La S.A. Axa France iard, assureur décennal de la S.A.R.L. Sorrentino construction, fait valoir que le contrat les liant a été conclu postérieurement au début des travaux le 1er juillet 2016 ces derniers ayant débuté le 17 février 2006 et qu'en conséquence sa garantie n'est pas mobilisable.
Or, il résulte de la lecture attentive des pièces annexes de l'expertise judiciaire que les travaux ont commencé en septembre 2006 -confer procès-verbal de levée des réserves du 26 juin 2008, datation manuscrite sous le forme «09/2006»- et non le 1er mars 2006 comme cela est indiqué dans le cadre d'un formulaire pré-rempli et de manière automatique, même si le choix de l'entreprise était antérieur, les travaux n'ayant débuté qu'une fois l'assurance dommages ouvrages souscrite.

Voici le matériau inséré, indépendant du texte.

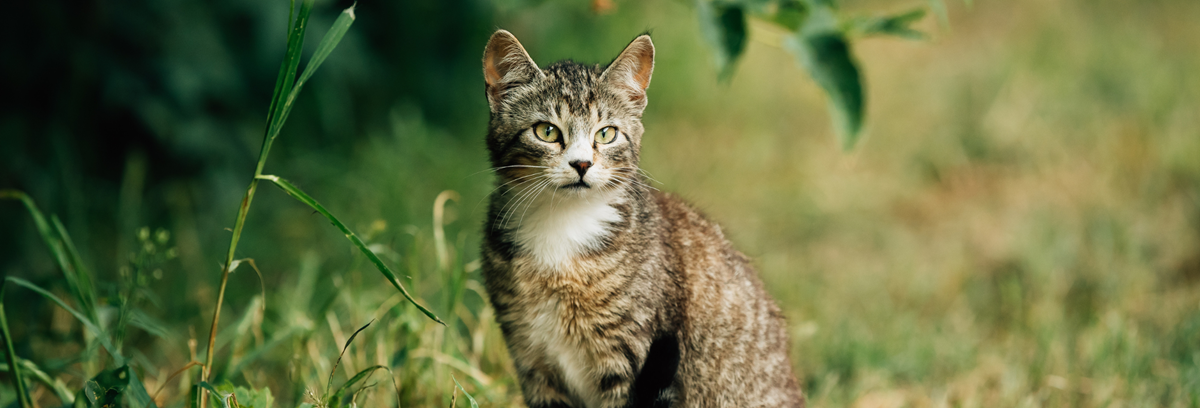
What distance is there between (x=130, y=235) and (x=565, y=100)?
2.83m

Ce moyen inopérant doit être rejeté.
En ce qui concerne les exclusions revendiquées quant à une absence d'entretien des ouvrages ou/et un non-respect des règles de l'art, il convient de les rejeter la cour n'ayant retenu aucun manquement à l'entretien de l'ouvrage et le manquement aux règles de l'art de l'assurée de la S.A. Axa France iard ne permettant une exclusion de garantie que si cette inobservation est inexcusable, ce qui n'est nullement démontré, mais seulement affirmé par l'assurance sur lequel repose pourtant le charge de la démonstration.

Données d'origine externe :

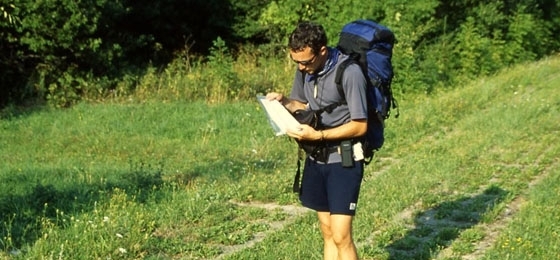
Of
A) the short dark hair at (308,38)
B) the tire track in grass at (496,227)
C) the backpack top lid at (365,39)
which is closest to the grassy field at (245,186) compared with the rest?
the tire track in grass at (496,227)

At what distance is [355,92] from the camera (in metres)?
4.69

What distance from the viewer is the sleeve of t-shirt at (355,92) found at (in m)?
4.68

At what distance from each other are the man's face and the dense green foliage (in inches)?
372

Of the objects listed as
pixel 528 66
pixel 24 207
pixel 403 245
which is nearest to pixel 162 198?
pixel 24 207

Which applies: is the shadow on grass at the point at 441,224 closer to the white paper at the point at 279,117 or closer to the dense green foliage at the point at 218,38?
the white paper at the point at 279,117

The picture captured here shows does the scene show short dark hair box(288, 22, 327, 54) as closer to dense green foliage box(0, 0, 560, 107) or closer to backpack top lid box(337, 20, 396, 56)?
backpack top lid box(337, 20, 396, 56)

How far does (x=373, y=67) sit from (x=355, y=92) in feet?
1.16

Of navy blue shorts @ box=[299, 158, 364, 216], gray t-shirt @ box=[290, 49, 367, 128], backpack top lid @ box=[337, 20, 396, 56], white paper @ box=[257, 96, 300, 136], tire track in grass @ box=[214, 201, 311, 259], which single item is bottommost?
tire track in grass @ box=[214, 201, 311, 259]

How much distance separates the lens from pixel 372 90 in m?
4.90

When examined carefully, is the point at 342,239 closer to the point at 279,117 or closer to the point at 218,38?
the point at 279,117

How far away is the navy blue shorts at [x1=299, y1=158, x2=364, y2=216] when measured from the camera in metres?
4.87

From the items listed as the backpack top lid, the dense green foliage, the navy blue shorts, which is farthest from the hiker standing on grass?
the dense green foliage

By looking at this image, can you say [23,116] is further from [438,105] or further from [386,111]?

Ce moyen est lui aussi écarté.
En ce qui concerne le coût de la maîtrise d''uvre, de la nouvelle assurance dommages ouvrages et des honoraires du syndic, l'assurée de la S.A. Axa France iard étant responsable de 22,72 % du coût global des désordres (80 535,84 euros sur 354 432) il convient d'appliquer ce même pourcentage à la somme de 41 265 euros retenue, soit
9 375,41 euros, soit une condamnation à garantie à hauteur de 31 889,60 euros de la part des appelants qui doit être ajoutée au jugement querellé.

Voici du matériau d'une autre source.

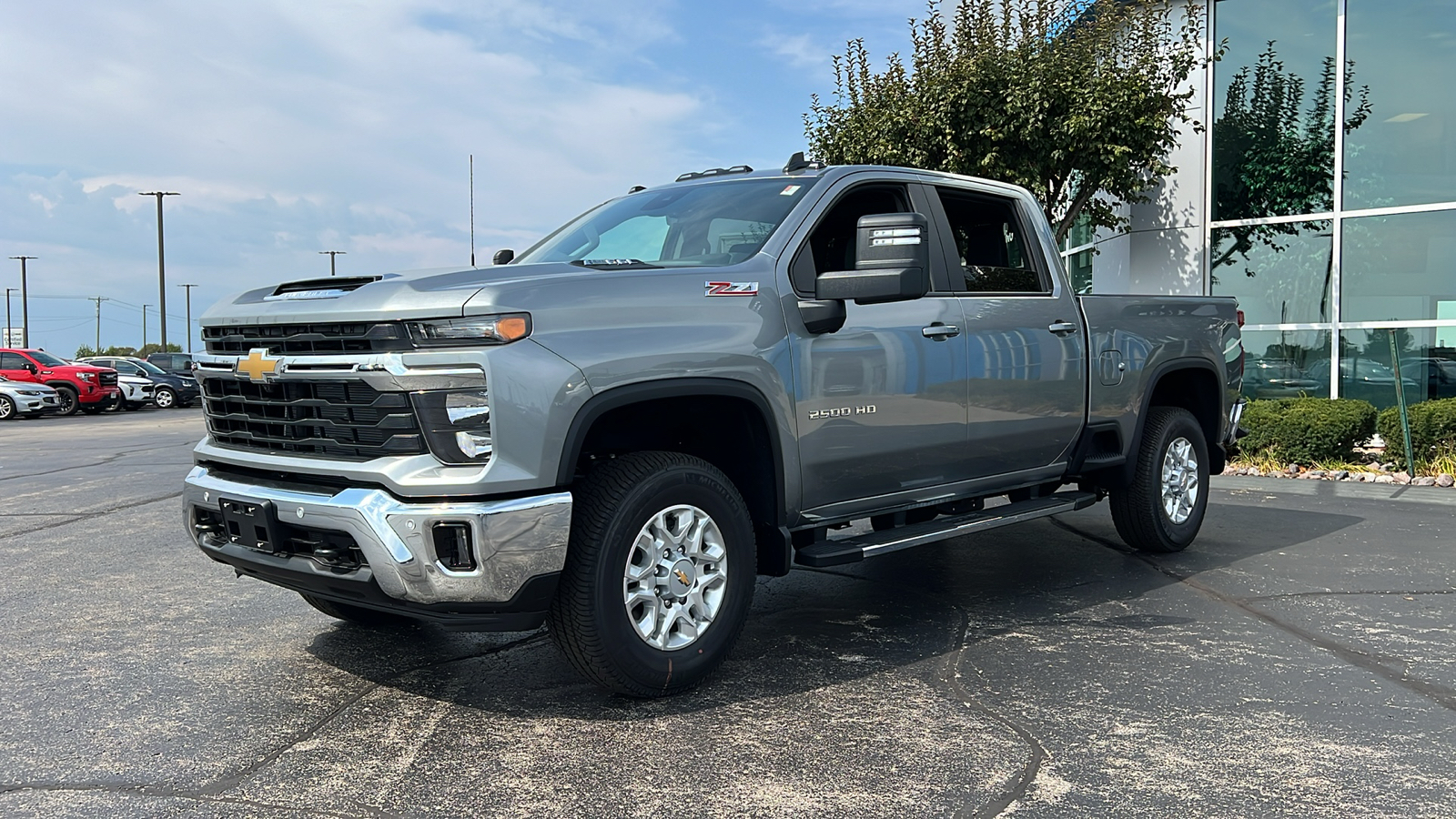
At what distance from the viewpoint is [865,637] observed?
16.9 feet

* Sur les demandes fondées sur les dispositions de l'article 700 du code de procédure civile
S'il est équitable de laisser à la charge de la S.A.R.L. Archimage 2B, de la société d'assurance Mutuelle des architectes français et de la S.A. Axa France iard les frais irrépétibles qu'elles ont engagés, il n'en va pas de même pour le syndicat des copropriétaires ; en conséquence, il convient de débouter les trois premières de leur demande fondée sur les dispositions de l'article 700 et d'allouer, à ce titre, à l'intimé principal la somme de 3 000 euros.
PAR CES MOTIFS,
LA COUR,
Confirme le jugement entrepris en toutes ses dispositions,
Y ajoutant,
Rejette la fin de non-recevoir soulevée,
Condamne la S.A.R.L. Archimage 2 B et la société d'assurances Mutuelle des architectes français à garantir la S.A. Axa France iard à hauteur de 31 889,60 euros sur la condamnation in solidum de 41 265 euros,
Déboute la S.A. Axa France iard du surplus de sa demande,
Déboute la S.A.R.L. Archimage 2 B et la société d'assurances Mutuelle des architectes français de l'intégralité de leurs demandes,
Condamne in solidum la S.A. Axa France iard, la S.A.R.L. Archimage 2 B et la société d'assurances Mutuelle des architectes français au paiement des entiers dépens, dont
22,72 % resteront à la charge de la S.A. Axa France iard,
Condamne S.A.R.L. Archimage 2 B et la société d'assurances Mutuelle des architectes français à payer au Syndicat des copropriétaires de la résidence Les terrasses de Lozari, situé [Localité 10], [Localité 8] (Haute-Corse), représenté par son syndic M. [D] [X] exploitant sous l'enseigne Syndicap immobilier, la somme de 3 000 euros au titre des dispositions de l'article 700 du code de procédure civile.